Elles ont formaté le Politiquement correct dans les plus prestigieuses
universités américaines ; et sans s’afficher, elles ont irrigué toute la
société moderne.
Dès
lors l’identité sexuelle est récusée ou «dépassée». Dans la mesure où
tous les choix de comportement se valent, on substitue à la traditionnelle
complémentarité de l’homme et de la femme la liberté absolue de l’«orientation
sexuelle ». L’indifférence entre les hétéros, les gays, les lesbiennes,
les bi et les trans devient la norme…
Le
désir ? Mais c’est l’être même
À
la faveur des lois réprimant l’homophobie, le respect de la nature devient un
tabou.
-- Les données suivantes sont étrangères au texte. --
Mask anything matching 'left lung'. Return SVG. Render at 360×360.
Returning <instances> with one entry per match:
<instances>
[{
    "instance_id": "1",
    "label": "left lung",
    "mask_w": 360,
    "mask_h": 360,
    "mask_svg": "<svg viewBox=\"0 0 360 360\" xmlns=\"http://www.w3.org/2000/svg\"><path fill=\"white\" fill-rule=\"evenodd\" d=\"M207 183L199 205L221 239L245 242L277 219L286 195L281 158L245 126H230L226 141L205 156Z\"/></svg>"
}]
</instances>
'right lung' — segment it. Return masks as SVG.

En lieu et place, apparaît un constructivisme fondé sur le seul désir,
légalement et socialement reconnu dans sa toute-puissance. C’est le désir
qui détermine l’orientation sexuelle, et lui seul. Cela conduit à une
définition changeante et indifférenciée de la personne, libérée non tant de
gênantes contraintes morales que du poids insupportable qu’impose la
condition d’êtres finis et sexués. Il suffit désormais de “vouloir être”
pour être ce que l’on veut.
Notez
que cette philosophie du néant, ou plutôt de la révolte vieille comme le
monde, ne se limite pas aux rapports entre hommes et femmes qui sont à la base
de notre société, faite de familles. L’enfant aussi se définit d’après
le seul désir: les lois bioéthiques françaises reconnaissent à l’embryon
le droit de vivre dans la mesure où il fait l’objet d’un «projet
parental», l’avortement est autorisé quand l’enfant n’est pas
«désiré». Les aberrantes pédagogies modernes reposent sur une même
primauté de l’envie et du ressenti par opposition à la recherche de la
vérité objective.
Le
désir est déifié, en somme, alors qu’il devrait conduire à Dieu.